-- START QUOTED TEXT --

It is then for back-ends to decide how to use such information to eliminate
unnecessary zero extension code-gen during JIT compilation.
One approach is verifier insert explicit zero extension for those insns
that need zero extension in a generic way, JIT back-ends then do not
generate zero extension for sub-register write at default.
However, only those back-ends which do not have hardware zero extension
want this optimization. Back-ends like x86_64 and AArch64 have hardware
zero extension support that the insertion should be disabled.
This patch introduces new target hook "bpf_jit_needs_zext" which returns
false at default, meaning verifier zero extension insertion is disabled at
default. A back-end could override this hook to return true if it doesn't
have hardware support and want verifier insert zero extension explicitly.
Offload targets do not use this native target hook, instead, they could
get the optimization results using bpf_prog_offload_ops.finalize.

-- END QUOTED TEXT --

THE TASKS:
a: Please rewrite the paragraph of the BPF patch description that begins "This patch introduces new target hook" as a short list, keeping its main facts.
b: Extend the BPF patch description with a few sentences that pick up after its last one.

-- START RECORD LIST --

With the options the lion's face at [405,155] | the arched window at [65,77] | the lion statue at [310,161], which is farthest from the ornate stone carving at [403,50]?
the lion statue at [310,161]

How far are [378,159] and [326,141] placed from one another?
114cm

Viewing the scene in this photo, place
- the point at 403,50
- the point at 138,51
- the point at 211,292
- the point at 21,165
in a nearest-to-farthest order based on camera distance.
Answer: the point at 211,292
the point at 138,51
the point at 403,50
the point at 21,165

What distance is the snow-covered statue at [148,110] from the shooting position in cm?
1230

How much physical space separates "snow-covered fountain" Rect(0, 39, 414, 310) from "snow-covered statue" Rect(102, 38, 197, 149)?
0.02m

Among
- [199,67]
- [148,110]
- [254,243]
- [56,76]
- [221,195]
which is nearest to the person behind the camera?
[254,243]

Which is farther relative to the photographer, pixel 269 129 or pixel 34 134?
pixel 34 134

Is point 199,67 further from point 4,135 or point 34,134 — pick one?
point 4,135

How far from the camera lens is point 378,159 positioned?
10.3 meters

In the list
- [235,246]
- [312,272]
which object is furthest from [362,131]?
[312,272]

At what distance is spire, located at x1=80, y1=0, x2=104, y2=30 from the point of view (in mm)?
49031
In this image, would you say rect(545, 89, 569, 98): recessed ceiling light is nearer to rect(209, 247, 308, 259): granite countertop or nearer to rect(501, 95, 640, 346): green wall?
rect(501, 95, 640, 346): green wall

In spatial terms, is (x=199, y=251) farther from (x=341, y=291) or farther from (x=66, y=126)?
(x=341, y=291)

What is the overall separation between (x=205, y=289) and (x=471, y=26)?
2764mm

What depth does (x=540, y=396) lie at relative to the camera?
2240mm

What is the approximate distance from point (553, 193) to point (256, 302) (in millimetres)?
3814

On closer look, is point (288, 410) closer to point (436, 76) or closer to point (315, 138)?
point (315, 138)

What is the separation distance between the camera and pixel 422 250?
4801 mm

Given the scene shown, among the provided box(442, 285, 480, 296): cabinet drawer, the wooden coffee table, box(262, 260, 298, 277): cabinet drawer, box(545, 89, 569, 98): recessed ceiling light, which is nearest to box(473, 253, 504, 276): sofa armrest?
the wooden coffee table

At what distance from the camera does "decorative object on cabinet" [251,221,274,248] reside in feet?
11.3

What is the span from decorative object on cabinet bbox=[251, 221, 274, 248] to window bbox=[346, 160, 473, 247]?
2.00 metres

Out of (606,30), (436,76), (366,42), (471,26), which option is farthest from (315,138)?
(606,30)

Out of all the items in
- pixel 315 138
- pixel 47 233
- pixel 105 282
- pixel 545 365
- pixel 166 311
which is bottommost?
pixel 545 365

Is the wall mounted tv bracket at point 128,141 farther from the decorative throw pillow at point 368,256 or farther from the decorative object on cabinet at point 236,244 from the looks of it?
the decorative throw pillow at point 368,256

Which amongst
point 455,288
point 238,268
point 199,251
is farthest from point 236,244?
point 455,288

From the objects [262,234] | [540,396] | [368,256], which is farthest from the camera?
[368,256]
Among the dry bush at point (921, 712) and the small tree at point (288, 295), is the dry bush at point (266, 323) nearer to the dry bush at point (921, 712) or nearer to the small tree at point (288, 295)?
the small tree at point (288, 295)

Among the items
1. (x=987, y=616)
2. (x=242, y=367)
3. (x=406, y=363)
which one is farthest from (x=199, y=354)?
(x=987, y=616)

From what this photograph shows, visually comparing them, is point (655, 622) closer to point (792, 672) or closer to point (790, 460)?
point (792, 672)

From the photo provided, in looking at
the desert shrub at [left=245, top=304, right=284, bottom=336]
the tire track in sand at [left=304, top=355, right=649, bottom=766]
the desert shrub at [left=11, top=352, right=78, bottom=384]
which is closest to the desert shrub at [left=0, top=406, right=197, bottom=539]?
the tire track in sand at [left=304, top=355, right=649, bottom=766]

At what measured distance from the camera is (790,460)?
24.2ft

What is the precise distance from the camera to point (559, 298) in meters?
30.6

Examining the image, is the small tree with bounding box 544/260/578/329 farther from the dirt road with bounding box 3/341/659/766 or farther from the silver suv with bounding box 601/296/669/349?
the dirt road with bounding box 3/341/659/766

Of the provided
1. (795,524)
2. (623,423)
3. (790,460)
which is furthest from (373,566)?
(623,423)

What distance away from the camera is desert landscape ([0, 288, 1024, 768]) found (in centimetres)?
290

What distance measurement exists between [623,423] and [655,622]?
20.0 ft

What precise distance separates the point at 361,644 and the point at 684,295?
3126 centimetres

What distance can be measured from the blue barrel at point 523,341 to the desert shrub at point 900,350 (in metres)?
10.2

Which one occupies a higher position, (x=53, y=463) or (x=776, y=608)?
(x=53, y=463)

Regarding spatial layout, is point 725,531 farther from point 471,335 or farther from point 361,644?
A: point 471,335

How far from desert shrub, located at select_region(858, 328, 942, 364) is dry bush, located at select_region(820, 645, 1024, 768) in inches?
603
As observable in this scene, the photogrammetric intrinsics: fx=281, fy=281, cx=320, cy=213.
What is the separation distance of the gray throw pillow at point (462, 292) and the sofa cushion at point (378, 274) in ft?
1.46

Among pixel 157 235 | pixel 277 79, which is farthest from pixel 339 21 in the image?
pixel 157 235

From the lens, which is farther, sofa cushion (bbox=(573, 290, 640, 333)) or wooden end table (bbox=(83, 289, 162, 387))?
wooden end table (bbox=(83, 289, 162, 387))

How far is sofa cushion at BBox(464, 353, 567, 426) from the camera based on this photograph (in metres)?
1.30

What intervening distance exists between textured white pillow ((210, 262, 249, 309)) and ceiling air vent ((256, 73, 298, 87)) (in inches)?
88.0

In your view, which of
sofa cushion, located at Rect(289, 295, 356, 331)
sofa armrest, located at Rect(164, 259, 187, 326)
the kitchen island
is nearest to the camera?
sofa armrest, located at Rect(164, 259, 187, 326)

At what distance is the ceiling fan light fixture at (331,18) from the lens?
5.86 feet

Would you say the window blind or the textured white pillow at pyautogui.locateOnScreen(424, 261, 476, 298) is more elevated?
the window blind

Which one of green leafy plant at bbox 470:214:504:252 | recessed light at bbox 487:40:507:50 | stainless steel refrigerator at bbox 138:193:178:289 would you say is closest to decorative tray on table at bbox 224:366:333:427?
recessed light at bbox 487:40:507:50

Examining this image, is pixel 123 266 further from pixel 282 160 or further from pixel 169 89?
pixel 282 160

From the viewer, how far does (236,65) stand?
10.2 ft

-- END RECORD LIST --

EXERCISE ANSWERS:
a:
- The patch adds a new target hook, "bpf_jit_needs_zext".
- By default the hook returns false, so the verifier does not insert zero extension.
- A back-end without hardware zero extension support can override the hook to return true, so the verifier inserts zero extension explicitly.
- Offload targets do not use this native hook. They can get the optimization results through bpf_prog_offload_ops.finalize.

b:
NOTE: arches could have diversified features, it is possible for one arch
to have hardware zero extension support for some sub-register write insns
but not for all. For example, PowerPC, SPARC have zero extended loads, but
not for alu32. So when verifier zero extension insertion enabled, these JIT
back-ends need to peephole insns to remove those zero extension inserted
for insn that actually has hardware zero extension support. The peephole
could be as simple as looking the next insn, if it is a special zero
extension insn then it is safe to eliminate it if the current insn has
hardware zero extension support.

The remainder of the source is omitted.